### INSTRUCTIONS FOR THE TASK
Render the part of the rows that opens with the line containing "Which one is" and runs through the last row as a JSON list of strings, one string per line, leaving out blank lines.

Extracted rows

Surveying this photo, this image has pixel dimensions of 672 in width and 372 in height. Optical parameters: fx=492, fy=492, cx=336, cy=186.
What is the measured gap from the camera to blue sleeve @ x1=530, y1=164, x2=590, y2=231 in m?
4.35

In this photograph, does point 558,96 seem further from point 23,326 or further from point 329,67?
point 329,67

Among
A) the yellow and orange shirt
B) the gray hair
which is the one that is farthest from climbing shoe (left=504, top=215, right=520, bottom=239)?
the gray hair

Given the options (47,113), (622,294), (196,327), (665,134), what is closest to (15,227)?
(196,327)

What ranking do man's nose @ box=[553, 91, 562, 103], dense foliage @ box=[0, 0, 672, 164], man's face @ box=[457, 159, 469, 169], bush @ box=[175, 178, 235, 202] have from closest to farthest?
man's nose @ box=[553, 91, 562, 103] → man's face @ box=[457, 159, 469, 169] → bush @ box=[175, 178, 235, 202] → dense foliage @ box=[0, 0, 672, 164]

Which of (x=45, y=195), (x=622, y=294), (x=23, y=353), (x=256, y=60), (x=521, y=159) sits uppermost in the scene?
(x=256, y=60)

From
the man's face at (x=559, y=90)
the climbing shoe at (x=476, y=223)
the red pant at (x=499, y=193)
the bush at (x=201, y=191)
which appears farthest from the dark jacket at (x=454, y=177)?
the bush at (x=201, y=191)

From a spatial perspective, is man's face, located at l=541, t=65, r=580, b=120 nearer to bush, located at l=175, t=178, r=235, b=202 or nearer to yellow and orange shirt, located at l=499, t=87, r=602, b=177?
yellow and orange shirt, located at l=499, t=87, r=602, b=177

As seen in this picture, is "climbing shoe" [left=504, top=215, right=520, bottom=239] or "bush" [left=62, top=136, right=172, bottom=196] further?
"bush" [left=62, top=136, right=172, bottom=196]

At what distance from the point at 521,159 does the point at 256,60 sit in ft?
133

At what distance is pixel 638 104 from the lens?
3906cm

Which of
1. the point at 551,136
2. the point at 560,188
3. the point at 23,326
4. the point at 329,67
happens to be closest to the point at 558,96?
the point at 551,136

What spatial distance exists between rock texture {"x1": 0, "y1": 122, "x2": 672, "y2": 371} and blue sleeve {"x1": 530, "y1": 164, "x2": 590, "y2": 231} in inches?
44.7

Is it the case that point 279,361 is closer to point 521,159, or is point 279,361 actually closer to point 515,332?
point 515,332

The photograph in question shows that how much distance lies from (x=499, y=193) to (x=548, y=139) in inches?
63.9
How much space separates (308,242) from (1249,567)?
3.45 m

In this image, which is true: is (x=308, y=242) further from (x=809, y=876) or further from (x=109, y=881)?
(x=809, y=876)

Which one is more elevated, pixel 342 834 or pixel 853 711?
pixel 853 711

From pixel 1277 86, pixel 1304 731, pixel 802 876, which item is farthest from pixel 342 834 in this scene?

### ANSWER TO THIS PROBLEM
[
  "Which one is more elevated, pixel 342 834 or pixel 853 711?",
  "pixel 853 711",
  "From pixel 1277 86, pixel 1304 731, pixel 802 876, which item is farthest from pixel 342 834 in this scene?"
]